Elle hésita, mais finit par se détourner pour tourner la cuiller en argent. Typique d'un Serpentard. Tes problèmes ne regardent que toi. Mais si j'avais été malade dans l'autre époque, Lily… se serait inquiétée. Et Rogue aurait fait des recherches. Je me serai moquée bien sûr, et il aurait sûrement rétorqué qu'il ne le faisait que pour s'informer, acquérir de nouvelles connaissances… Le professeur Rogue avait quitté son bureau sans que je m'en rende compte. Il passa près de notre table. Mon cœur convulsa. J'hoquetai de manière fort peu gracieuse.

-Un problème, Lumare? Siffla-t-il en se tournant vers moi.

Et ce que je vis brûler dans son regard s'apparentait étrangement à de la haine. Et ce que je sentais de derrière ses barrières mentales, ne pouvait être qu'une rage sourde. Contre moi. Je voulus lui répondre, employer un ton plein de morgue pour lui faire ravaler sa colère. Mais me tordis de douleur à la place. Si soudain. Mon tabouret s'écroula contre le sol dans un vacarme étourdissant. Le bruit se répercutait dans ma tête, cognait, cognait. Je toussai violemment, enfonçant mes ongles dans la paillasse au rythme de mes convulsions. Je ne pouvais plus me contrôler.

-Lumare…

La voix venait de trop loin, pourtant je ne pouvais que la reconnaître. Inquiétude et mépris, se mêlant, pour me parvenir. Rogue était tellement… Un terrible hoquet me tordit en deux, avant que je ne vomisse un long jet de sang.

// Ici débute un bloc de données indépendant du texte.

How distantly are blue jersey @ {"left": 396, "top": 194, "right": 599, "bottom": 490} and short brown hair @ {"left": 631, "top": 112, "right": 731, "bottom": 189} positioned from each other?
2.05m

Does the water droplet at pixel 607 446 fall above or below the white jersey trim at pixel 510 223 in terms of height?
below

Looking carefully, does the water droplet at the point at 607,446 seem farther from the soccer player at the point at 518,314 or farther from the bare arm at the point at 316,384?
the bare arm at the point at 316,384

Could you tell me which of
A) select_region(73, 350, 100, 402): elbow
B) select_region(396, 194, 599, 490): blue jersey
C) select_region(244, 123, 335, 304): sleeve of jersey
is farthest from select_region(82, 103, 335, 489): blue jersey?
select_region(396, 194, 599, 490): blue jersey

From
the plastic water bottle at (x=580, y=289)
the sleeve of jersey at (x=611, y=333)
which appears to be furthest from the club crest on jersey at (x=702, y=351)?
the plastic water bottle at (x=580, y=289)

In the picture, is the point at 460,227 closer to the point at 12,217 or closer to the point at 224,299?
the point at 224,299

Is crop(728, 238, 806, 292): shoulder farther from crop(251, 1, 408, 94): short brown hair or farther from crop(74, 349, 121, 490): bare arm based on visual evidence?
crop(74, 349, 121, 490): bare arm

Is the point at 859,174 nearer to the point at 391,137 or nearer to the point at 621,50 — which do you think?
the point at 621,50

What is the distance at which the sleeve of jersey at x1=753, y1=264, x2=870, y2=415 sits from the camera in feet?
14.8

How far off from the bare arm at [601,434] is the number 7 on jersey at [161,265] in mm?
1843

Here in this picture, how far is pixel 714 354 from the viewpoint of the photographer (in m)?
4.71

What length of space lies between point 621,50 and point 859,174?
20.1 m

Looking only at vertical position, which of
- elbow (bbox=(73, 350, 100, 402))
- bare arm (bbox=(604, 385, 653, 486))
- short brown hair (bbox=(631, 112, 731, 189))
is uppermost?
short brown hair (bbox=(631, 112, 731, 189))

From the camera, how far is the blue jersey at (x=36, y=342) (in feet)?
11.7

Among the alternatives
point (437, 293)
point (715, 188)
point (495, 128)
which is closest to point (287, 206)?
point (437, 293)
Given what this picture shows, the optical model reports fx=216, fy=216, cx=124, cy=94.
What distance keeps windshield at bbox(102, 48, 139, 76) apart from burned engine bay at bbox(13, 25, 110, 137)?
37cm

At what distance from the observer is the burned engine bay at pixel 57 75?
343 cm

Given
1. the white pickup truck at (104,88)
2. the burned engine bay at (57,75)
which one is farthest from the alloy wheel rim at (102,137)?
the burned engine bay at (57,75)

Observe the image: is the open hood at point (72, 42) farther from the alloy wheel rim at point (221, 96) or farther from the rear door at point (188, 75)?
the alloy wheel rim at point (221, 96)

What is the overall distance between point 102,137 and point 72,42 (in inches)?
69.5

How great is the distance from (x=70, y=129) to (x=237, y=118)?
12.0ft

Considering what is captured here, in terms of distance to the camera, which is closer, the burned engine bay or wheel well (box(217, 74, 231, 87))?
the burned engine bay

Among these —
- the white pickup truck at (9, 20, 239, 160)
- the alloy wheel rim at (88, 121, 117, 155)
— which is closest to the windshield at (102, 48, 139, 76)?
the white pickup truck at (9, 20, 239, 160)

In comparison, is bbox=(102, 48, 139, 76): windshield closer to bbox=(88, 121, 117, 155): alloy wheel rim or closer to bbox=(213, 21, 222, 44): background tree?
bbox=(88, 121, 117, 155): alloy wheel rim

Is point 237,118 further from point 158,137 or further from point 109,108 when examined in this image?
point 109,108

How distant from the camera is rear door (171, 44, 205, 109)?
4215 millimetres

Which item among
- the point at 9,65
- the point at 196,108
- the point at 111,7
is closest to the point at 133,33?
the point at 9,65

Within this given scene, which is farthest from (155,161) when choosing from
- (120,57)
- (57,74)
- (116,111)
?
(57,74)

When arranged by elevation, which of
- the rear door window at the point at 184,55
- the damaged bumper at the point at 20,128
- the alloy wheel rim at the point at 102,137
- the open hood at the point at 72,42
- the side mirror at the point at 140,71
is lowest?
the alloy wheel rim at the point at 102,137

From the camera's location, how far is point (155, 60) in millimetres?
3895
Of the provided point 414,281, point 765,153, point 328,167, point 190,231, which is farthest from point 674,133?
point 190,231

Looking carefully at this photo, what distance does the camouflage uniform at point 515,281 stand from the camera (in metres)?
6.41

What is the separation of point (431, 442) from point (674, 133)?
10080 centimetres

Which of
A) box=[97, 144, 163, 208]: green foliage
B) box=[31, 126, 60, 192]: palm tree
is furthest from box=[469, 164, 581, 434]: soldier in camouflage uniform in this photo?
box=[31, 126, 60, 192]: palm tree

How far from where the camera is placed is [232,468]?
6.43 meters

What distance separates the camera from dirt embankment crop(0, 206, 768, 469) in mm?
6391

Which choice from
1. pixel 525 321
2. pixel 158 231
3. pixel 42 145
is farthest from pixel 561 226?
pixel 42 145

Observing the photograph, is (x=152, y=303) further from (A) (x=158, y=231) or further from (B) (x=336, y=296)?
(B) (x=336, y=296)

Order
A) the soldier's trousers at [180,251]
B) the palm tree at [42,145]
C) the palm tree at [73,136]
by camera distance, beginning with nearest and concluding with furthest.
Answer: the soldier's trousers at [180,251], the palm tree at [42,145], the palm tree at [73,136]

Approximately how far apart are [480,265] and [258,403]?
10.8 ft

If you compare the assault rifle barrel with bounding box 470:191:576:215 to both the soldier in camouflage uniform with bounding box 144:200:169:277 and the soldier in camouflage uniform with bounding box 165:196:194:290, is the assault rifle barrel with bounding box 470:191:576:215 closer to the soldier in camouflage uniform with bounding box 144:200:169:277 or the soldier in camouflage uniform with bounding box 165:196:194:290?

-E… Ecartez-vous; sifflai-je, vomissant encore.

Le sang. Partout. Le liquide échappait de mon nez, de ma gorge en feu. Je ne pouvais plus respirer. Les goulées d'air refusaient d'entrer. Tout brûlait. Même ses prunelles plus sombres que la nuit, dernière de mes visions, avant que je ne m'écroule à terre et ne sombre dans l'inconscience.